#### RECORDED DATA
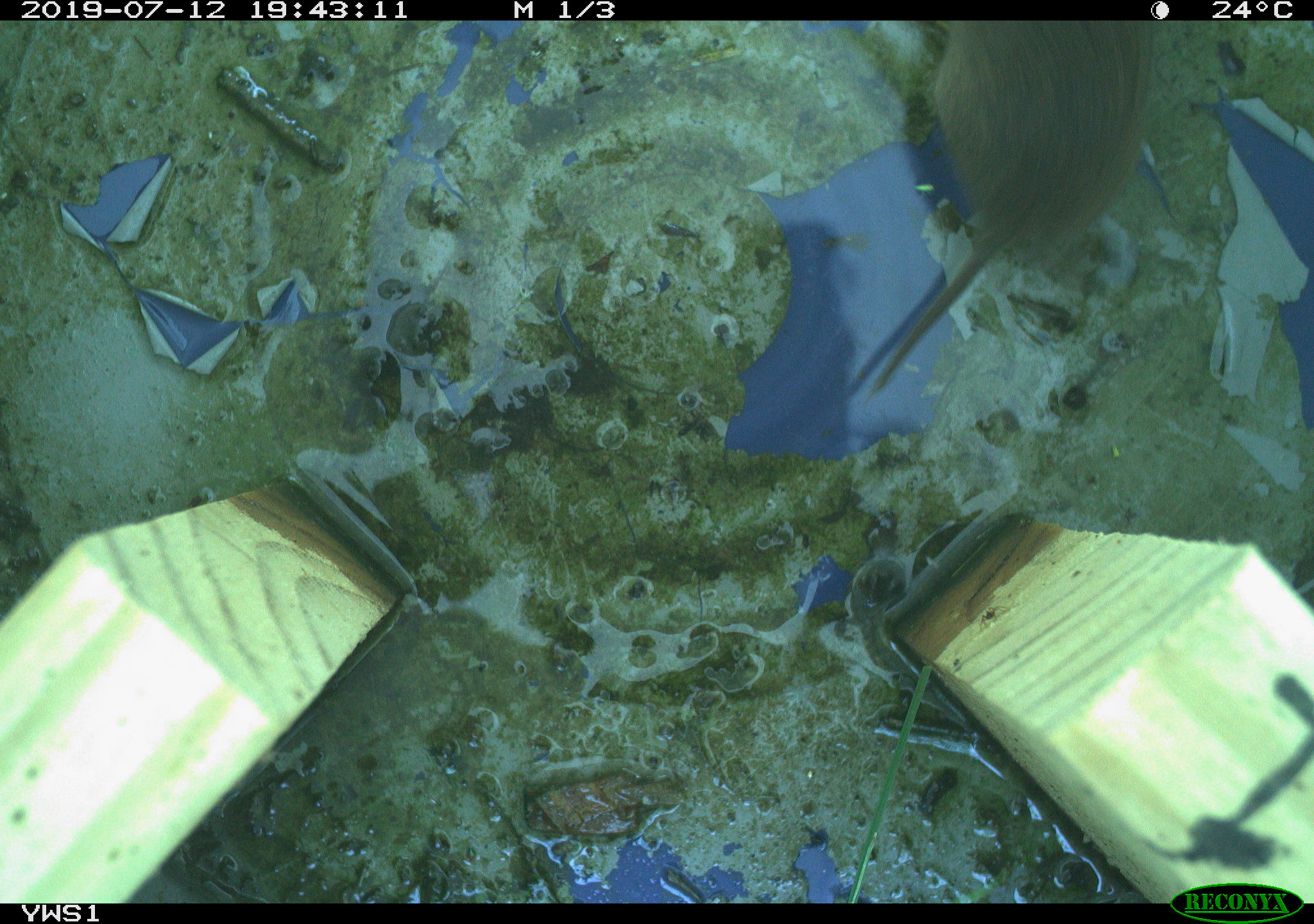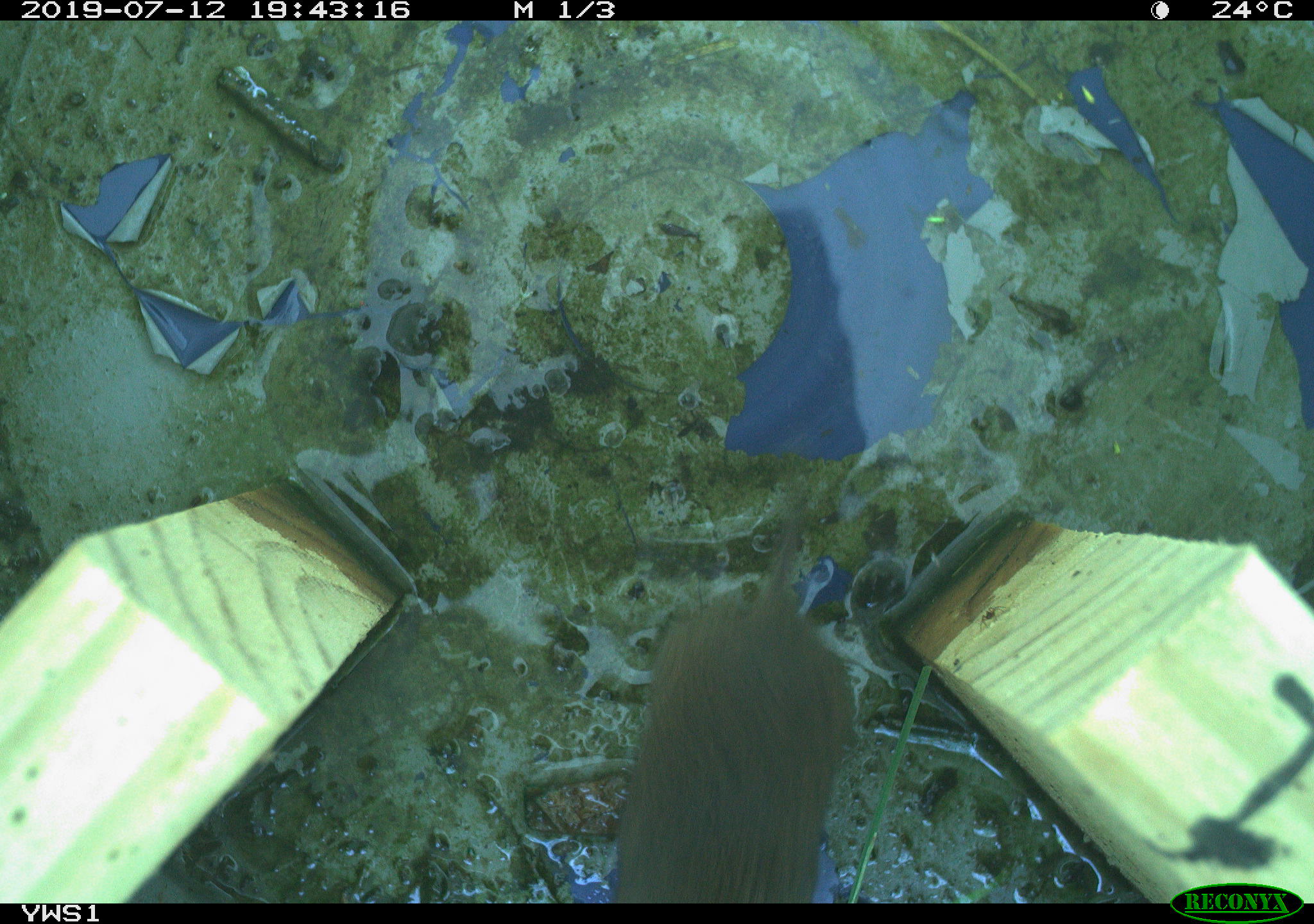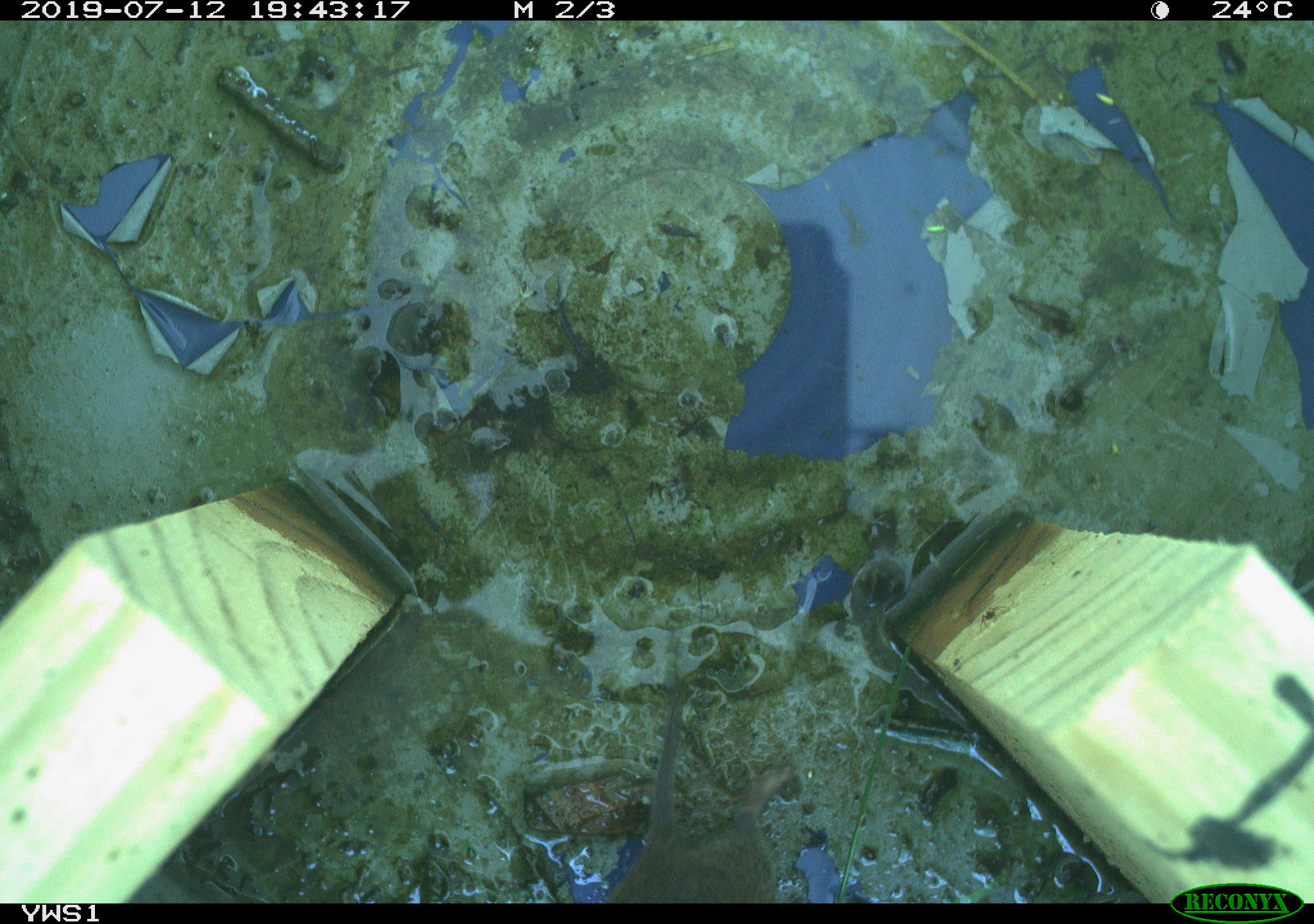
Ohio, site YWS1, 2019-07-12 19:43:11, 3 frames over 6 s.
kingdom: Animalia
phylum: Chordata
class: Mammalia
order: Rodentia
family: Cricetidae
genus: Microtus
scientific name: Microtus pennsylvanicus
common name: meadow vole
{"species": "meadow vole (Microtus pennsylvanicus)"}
########
#### RECORDED DATA
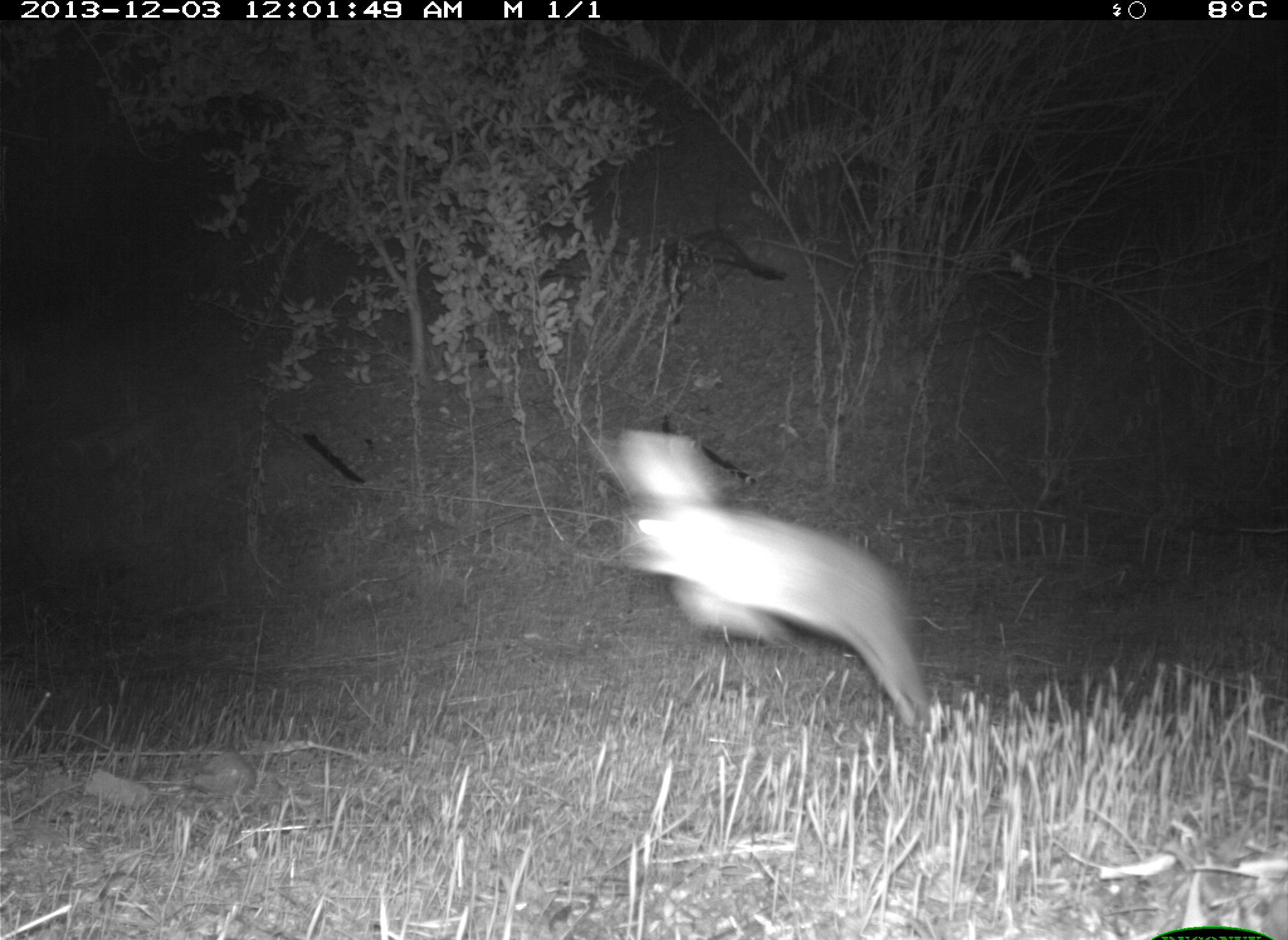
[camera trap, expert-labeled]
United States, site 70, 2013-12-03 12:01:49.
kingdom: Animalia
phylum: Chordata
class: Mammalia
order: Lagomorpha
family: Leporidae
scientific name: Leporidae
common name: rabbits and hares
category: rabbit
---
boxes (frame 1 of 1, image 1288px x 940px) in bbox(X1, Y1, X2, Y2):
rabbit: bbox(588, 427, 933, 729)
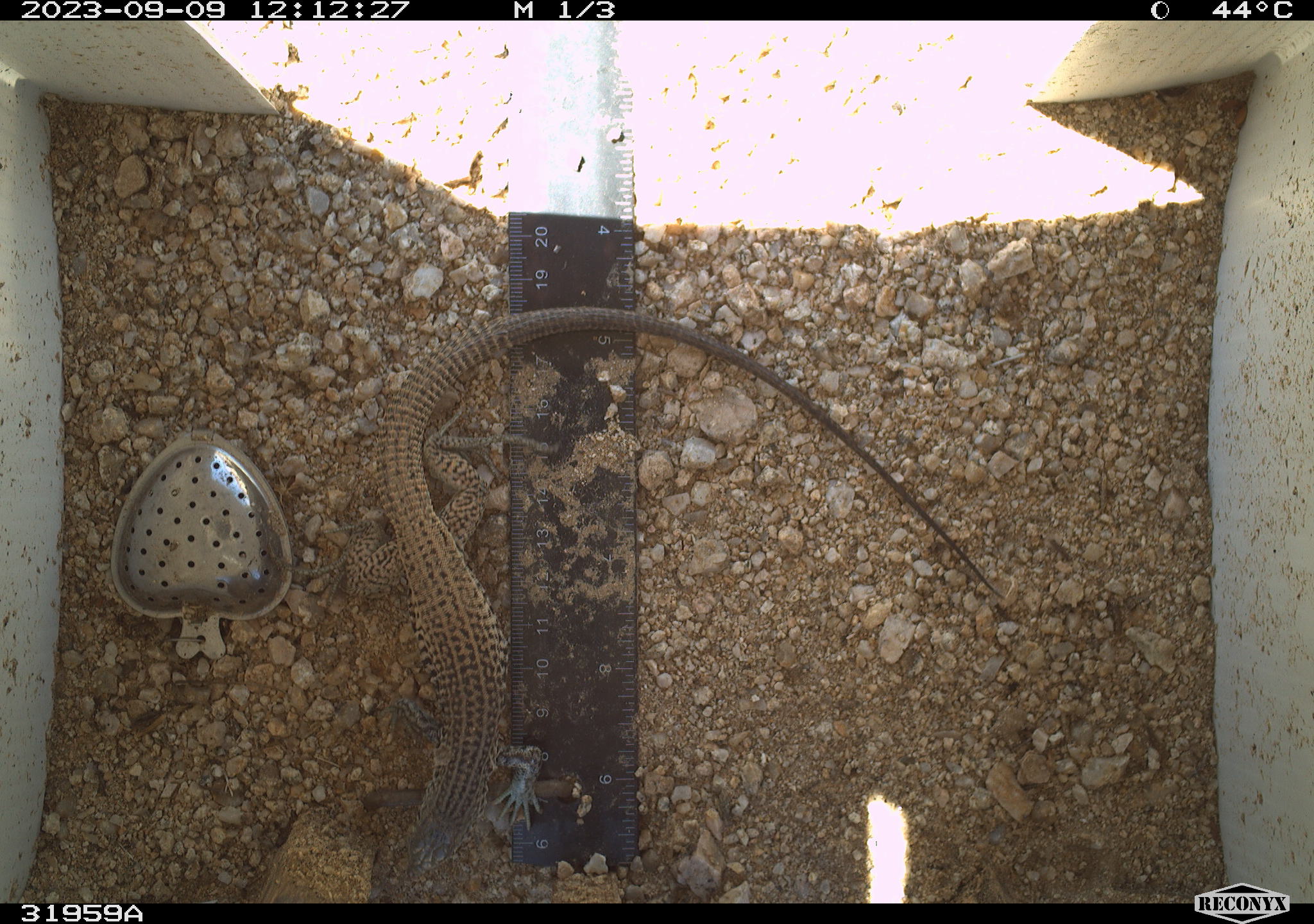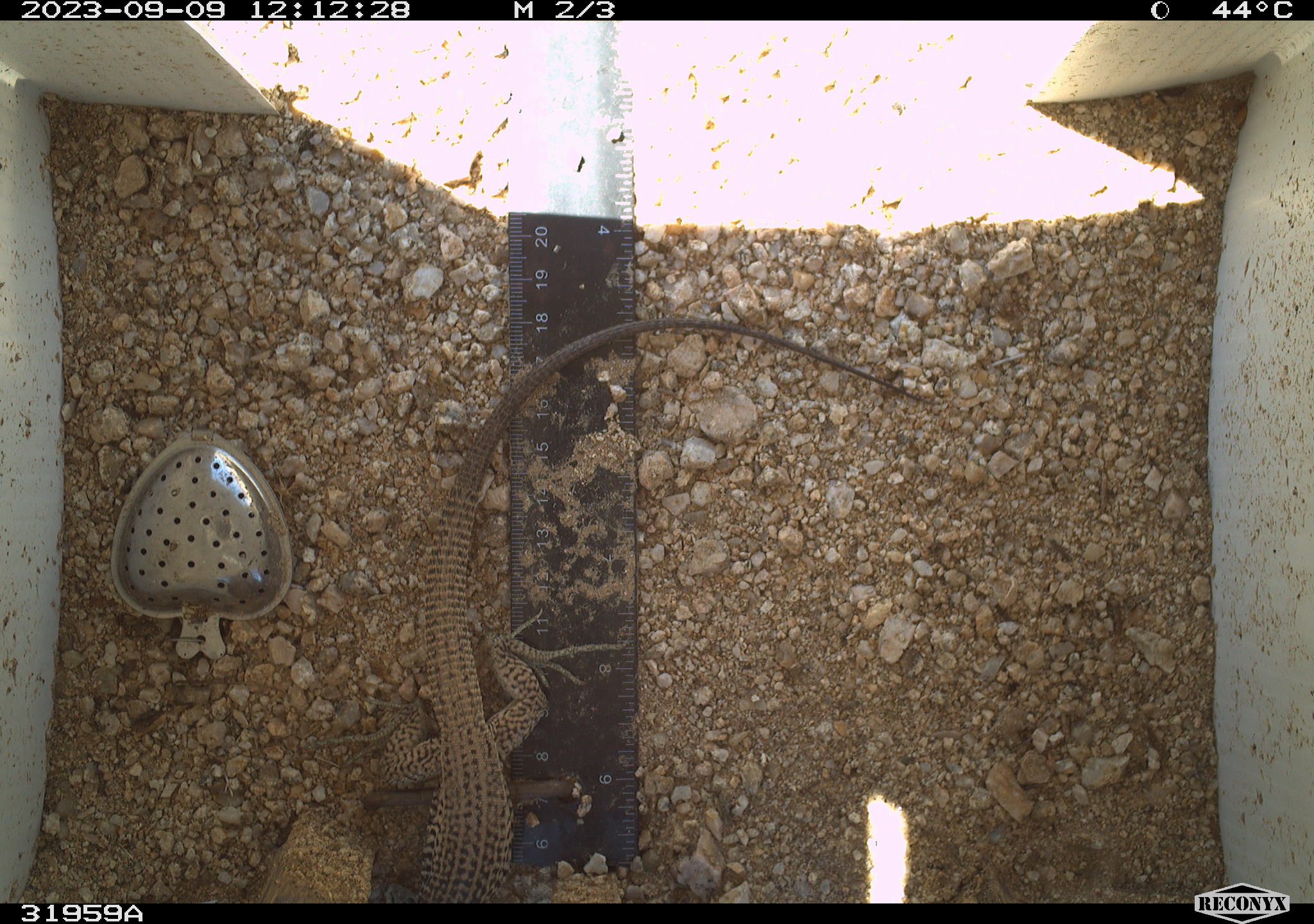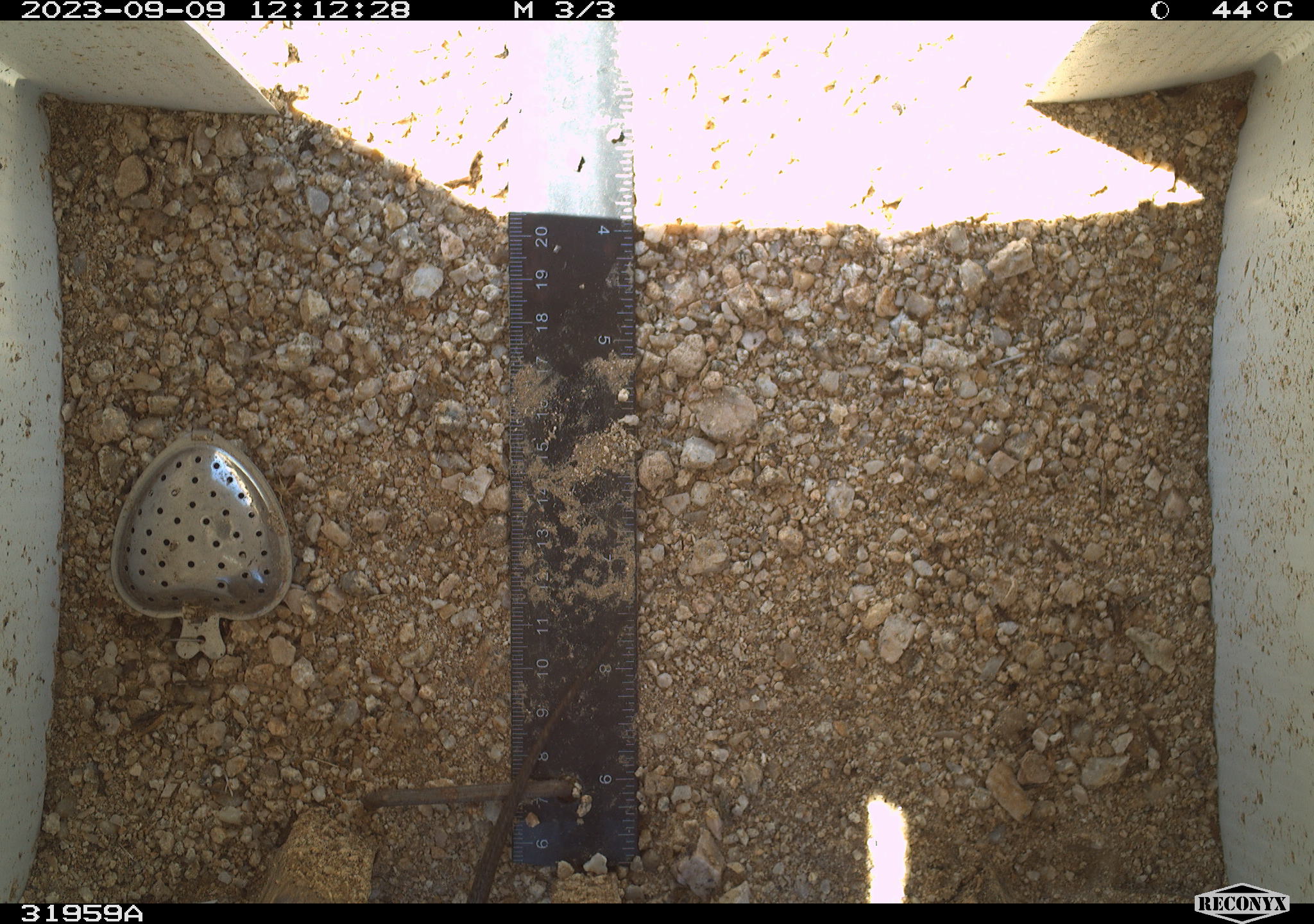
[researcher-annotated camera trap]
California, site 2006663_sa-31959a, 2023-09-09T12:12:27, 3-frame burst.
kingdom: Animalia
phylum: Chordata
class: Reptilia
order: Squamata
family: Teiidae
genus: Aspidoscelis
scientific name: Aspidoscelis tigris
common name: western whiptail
########
#### [EXERCISE PROMPT]
Please, from the entries above, set down exactly the lines from the one containing "Ohio, site YWS1, 2019-07-12" through the one containing "common name: meadow vole", and only those.

#### [ANSWER SECTION]
Ohio, site YWS1, 2019-07-12 19:43:11, 3 frames over 6 s.
kingdom: Animalia
phylum: Chordata
class: Mammalia
order: Rodentia
family: Cricetidae
genus: Microtus
scientific name: Microtus pennsylvanicus
common name: meadow vole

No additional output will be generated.